Japan's calamities of March 2011 — the Great East Japan Earthquake and tsunami, and the start of an ongoing nuclear disaster — changed not only the social awareness of the general public who make up theater audiences, but also how dramatists approached their work. Many questioned why so many mistakes have been, and continue to be made, in the steering of Japan.

None of those concerns has been allayed as political turmoils at home and abroad, and deepening economic stagnation, have continued to furnish dramatists and stage directors with social themes. This year, however, there has been a shift from grappling with the sheer enormity of Japan's woes to imagining future scenarios in light of them.

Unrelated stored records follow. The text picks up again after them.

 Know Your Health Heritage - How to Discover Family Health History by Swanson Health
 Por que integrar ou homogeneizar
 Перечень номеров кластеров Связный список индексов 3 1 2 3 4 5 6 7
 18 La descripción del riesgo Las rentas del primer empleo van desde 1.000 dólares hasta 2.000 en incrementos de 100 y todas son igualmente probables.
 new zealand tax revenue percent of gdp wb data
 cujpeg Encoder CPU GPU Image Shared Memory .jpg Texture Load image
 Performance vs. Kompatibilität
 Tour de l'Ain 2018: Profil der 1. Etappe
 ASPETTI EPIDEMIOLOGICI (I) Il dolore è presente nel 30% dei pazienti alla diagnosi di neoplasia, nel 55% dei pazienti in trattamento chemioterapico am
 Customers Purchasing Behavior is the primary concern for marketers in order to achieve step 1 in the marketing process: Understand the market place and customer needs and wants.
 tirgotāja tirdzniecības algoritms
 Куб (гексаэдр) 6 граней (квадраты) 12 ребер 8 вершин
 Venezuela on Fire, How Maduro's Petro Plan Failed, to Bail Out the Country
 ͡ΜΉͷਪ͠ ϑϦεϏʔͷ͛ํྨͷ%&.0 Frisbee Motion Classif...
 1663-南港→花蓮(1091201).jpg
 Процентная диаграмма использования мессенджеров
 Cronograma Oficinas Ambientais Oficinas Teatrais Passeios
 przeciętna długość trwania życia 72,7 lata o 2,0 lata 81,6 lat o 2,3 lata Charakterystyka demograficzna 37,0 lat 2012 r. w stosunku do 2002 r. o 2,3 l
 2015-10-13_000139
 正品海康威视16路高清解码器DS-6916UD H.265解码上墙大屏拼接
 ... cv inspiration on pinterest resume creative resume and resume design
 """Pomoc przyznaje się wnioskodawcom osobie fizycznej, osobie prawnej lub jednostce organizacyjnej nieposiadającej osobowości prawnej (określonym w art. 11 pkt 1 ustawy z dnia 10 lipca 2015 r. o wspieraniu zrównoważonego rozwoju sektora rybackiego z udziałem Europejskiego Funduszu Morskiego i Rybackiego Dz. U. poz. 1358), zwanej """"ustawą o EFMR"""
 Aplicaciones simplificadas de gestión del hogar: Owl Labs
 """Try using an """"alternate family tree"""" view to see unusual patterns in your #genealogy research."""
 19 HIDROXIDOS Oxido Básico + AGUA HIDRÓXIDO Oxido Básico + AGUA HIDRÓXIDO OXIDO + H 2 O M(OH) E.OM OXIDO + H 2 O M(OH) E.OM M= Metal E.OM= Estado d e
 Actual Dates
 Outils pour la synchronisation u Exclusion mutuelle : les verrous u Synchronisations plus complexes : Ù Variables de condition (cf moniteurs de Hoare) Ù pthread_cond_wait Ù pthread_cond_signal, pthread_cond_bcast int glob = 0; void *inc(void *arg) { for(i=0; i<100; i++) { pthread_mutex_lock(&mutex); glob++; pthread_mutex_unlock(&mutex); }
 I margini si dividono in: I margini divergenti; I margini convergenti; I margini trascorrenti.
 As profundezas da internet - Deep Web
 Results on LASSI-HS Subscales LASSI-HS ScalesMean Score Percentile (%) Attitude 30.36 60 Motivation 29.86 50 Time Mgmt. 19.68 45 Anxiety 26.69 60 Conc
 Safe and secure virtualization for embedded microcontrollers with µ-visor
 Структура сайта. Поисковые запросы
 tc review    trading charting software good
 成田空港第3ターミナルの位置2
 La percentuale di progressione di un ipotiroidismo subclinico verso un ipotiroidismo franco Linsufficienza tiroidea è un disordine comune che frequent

One outstanding example was "Kein Licht (No Light) II," a focal point of the Japan Festival/Tokyo 2012, the nation's biggest annual theater event, which ran in October and November. For this piece performed by the Tokyo-based Port B company, Akira Takayama, its director and the company's founder, conjured up scenes from the stricken Fukushima nuclear power plant, and staged them in different areas of Tokyo's Shimbashi. The audience, guided by maps on postcards, walked amid the noise, neon lights and crowds of the city center to each of the 12 locations, where — whether in a space in a demolition site surrounded by blue tarps, in front of a shop selling Geiger counters, or in a boxy room in a tenement building (set up to look like an evacuee's room in Fukushima) — they would tune radios they'd been issued with to specific frequencies.